YOUR ASSIGNMENT: Each line below must be written out exactly as shown.
** Opening DATA SECTION block **
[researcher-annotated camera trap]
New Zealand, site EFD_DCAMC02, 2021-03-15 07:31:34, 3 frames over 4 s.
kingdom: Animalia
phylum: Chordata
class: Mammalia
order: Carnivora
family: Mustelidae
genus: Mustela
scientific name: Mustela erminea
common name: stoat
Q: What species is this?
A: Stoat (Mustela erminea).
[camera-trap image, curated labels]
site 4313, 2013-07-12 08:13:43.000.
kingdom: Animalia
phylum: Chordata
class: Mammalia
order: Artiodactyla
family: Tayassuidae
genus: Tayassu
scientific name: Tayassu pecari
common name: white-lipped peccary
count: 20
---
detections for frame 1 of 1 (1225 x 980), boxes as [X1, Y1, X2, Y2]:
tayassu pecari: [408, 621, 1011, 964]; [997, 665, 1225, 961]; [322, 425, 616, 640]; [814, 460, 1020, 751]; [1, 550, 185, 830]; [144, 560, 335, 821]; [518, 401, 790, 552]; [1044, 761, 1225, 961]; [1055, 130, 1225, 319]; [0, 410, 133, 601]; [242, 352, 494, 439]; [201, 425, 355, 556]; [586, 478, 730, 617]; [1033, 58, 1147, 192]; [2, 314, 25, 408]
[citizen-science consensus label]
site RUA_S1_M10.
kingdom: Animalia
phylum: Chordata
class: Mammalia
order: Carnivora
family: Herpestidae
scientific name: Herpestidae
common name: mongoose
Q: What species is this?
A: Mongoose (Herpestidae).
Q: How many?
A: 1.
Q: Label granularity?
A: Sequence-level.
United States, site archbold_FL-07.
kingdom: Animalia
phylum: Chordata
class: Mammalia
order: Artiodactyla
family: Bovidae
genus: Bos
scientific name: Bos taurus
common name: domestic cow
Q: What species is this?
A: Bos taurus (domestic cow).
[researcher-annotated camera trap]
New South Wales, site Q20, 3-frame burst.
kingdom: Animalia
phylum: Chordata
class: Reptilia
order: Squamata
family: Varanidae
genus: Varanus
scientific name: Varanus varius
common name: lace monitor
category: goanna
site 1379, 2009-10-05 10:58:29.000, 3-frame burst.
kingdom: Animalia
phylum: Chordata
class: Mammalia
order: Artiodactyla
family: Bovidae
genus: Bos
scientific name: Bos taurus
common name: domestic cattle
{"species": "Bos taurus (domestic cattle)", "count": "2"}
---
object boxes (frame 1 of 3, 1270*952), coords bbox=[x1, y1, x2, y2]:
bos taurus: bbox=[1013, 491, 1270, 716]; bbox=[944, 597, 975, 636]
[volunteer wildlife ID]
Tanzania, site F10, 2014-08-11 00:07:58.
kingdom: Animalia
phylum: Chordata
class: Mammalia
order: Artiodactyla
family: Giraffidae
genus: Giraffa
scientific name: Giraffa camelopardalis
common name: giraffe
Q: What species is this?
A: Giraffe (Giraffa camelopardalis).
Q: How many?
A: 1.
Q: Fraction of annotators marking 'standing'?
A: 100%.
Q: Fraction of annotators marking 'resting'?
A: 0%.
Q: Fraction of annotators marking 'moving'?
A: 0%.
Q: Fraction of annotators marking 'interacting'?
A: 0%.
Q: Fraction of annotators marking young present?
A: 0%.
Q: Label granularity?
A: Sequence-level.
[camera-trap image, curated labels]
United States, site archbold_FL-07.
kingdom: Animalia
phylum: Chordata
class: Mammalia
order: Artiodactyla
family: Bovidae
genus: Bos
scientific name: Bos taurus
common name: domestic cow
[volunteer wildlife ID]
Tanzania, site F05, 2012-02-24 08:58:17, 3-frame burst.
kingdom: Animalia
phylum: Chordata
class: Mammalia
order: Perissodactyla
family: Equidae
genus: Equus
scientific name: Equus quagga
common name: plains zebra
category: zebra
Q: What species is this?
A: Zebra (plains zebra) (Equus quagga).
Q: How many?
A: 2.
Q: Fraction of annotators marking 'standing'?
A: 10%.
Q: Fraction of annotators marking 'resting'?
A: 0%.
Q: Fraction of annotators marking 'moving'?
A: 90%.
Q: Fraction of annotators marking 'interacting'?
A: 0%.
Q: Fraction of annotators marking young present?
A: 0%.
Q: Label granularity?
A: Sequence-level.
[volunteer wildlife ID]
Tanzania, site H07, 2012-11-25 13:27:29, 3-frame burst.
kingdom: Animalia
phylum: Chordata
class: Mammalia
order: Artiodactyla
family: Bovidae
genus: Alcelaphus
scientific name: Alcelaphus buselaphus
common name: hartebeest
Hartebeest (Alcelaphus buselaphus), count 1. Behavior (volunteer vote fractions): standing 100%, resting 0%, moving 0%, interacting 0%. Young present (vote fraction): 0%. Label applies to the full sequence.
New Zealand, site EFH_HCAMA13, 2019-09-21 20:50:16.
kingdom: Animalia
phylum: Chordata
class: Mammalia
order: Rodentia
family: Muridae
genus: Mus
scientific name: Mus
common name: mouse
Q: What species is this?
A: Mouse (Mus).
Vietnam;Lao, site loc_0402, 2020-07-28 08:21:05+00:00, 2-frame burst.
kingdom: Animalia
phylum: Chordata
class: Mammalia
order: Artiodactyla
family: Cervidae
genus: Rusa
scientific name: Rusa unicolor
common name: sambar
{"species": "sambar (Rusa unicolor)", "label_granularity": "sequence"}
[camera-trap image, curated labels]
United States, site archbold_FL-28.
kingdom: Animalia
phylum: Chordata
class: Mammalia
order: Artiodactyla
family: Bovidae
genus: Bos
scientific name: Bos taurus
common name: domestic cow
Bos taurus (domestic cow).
** Closing DATA SECTION block **
EXPECTED ANSWER:
[researcher-annotated camera trap]
New Zealand, site EFD_DCAMC02, 2021-03-15 07:31:34, 3 frames over 4 s.
kingdom: Animalia
phylum: Chordata
class: Mammalia
order: Carnivora
family: Mustelidae
genus: Mustela
scientific name: Mustela erminea
common name: stoat
Q: What species is this?
A: Stoat (Mustela erminea).
[camera-trap image, curated labels]
site 4313, 2013-07-12 08:13:43.000.
kingdom: Animalia
phylum: Chordata
class: Mammalia
order: Artiodactyla
family: Tayassuidae
genus: Tayassu
scientific name: Tayassu pecari
common name: white-lipped peccary
count: 20
---
detections for frame 1 of 1 (1225 x 980), boxes as [X1, Y1, X2, Y2]:
tayassu pecari: [408, 621, 1011, 964]; [997, 665, 1225, 961]; [322, 425, 616, 640]; [814, 460, 1020, 751]; [1, 550, 185, 830]; [144, 560, 335, 821]; [518, 401, 790, 552]; [1044, 761, 1225, 961]; [1055, 130, 1225, 319]; [0, 410, 133, 601]; [242, 352, 494, 439]; [201, 425, 355, 556]; [586, 478, 730, 617]; [1033, 58, 1147, 192]; [2, 314, 25, 408]
[citizen-science consensus label]
site RUA_S1_M10.
kingdom: Animalia
phylum: Chordata
class: Mammalia
order: Carnivora
family: Herpestidae
scientific name: Herpestidae
common name: mongoose
Q: What species is this?
A: Mongoose (Herpestidae).
Q: How many?
A: 1.
Q: Label granularity?
A: Sequence-level.
United States, site archbold_FL-07.
kingdom: Animalia
phylum: Chordata
class: Mammalia
order: Artiodactyla
family: Bovidae
genus: Bos
scientific name: Bos taurus
common name: domestic cow
Q: What species is this?
A: Bos taurus (domestic cow).
[researcher-annotated camera trap]
New South Wales, site Q20, 3-frame burst.
kingdom: Animalia
phylum: Chordata
class: Reptilia
order: Squamata
family: Varanidae
genus: Varanus
scientific name: Varanus varius
common name: lace monitor
category: goanna
site 1379, 2009-10-05 10:58:29.000, 3-frame burst.
kingdom: Animalia
phylum: Chordata
class: Mammalia
order: Artiodactyla
family: Bovidae
genus: Bos
scientific name: Bos taurus
common name: domestic cattle
{"species": "Bos taurus (domestic cattle)", "count": "2"}
---
object boxes (frame 1 of 3, 1270*952), coords bbox=[x1, y1, x2, y2]:
bos taurus: bbox=[1013, 491, 1270, 716]; bbox=[944, 597, 975, 636]
[volunteer wildlife ID]
Tanzania, site F10, 2014-08-11 00:07:58.
kingdom: Animalia
phylum: Chordata
class: Mammalia
order: Artiodactyla
family: Giraffidae
genus: Giraffa
scientific name: Giraffa camelopardalis
common name: giraffe
Q: What species is this?
A: Giraffe (Giraffa camelopardalis).
Q: How many?
A: 1.
Q: Fraction of annotators marking 'standing'?
A: 100%.
Q: Fraction of annotators marking 'resting'?
A: 0%.
Q: Fraction of annotators marking 'moving'?
A: 0%.
Q: Fraction of annotators marking 'interacting'?
A: 0%.
Q: Fraction of annotators marking young present?
A: 0%.
Q: Label granularity?
A: Sequence-level.
[camera-trap image, curated labels]
United States, site archbold_FL-07.
kingdom: Animalia
phylum: Chordata
class: Mammalia
order: Artiodactyla
family: Bovidae
genus: Bos
scientific name: Bos taurus
common name: domestic cow
[volunteer wildlife ID]
Tanzania, site F05, 2012-02-24 08:58:17, 3-frame burst.
kingdom: Animalia
phylum: Chordata
class: Mammalia
order: Perissodactyla
family: Equidae
genus: Equus
scientific name: Equus quagga
common name: plains zebra
category: zebra
Q: What species is this?
A: Zebra (plains zebra) (Equus quagga).
Q: How many?
A: 2.
Q: Fraction of annotators marking 'standing'?
A: 10%.
Q: Fraction of annotators marking 'resting'?
A: 0%.
Q: Fraction of annotators marking 'moving'?
A: 90%.
Q: Fraction of annotators marking 'interacting'?
A: 0%.
Q: Fraction of annotators marking young present?
A: 0%.
Q: Label granularity?
A: Sequence-level.
[volunteer wildlife ID]
Tanzania, site H07, 2012-11-25 13:27:29, 3-frame burst.
kingdom: Animalia
phylum: Chordata
class: Mammalia
order: Artiodactyla
family: Bovidae
genus: Alcelaphus
scientific name: Alcelaphus buselaphus
common name: hartebeest
Hartebeest (Alcelaphus buselaphus), count 1. Behavior (volunteer vote fractions): standing 100%, resting 0%, moving 0%, interacting 0%. Young present (vote fraction): 0%. Label applies to the full sequence.
New Zealand, site EFH_HCAMA13, 2019-09-21 20:50:16.
kingdom: Animalia
phylum: Chordata
class: Mammalia
order: Rodentia
family: Muridae
genus: Mus
scientific name: Mus
common name: mouse
Q: What species is this?
A: Mouse (Mus).
Vietnam;Lao, site loc_0402, 2020-07-28 08:21:05+00:00, 2-frame burst.
kingdom: Animalia
phylum: Chordata
class: Mammalia
order: Artiodactyla
family: Cervidae
genus: Rusa
scientific name: Rusa unicolor
common name: sambar
{"species": "sambar (Rusa unicolor)", "label_granularity": "sequence"}
[camera-trap image, curated labels]
United States, site archbold_FL-28.
kingdom: Animalia
phylum: Chordata
class: Mammalia
order: Artiodactyla
family: Bovidae
genus: Bos
scientific name: Bos taurus
common name: domestic cow
Bos taurus (domestic cow).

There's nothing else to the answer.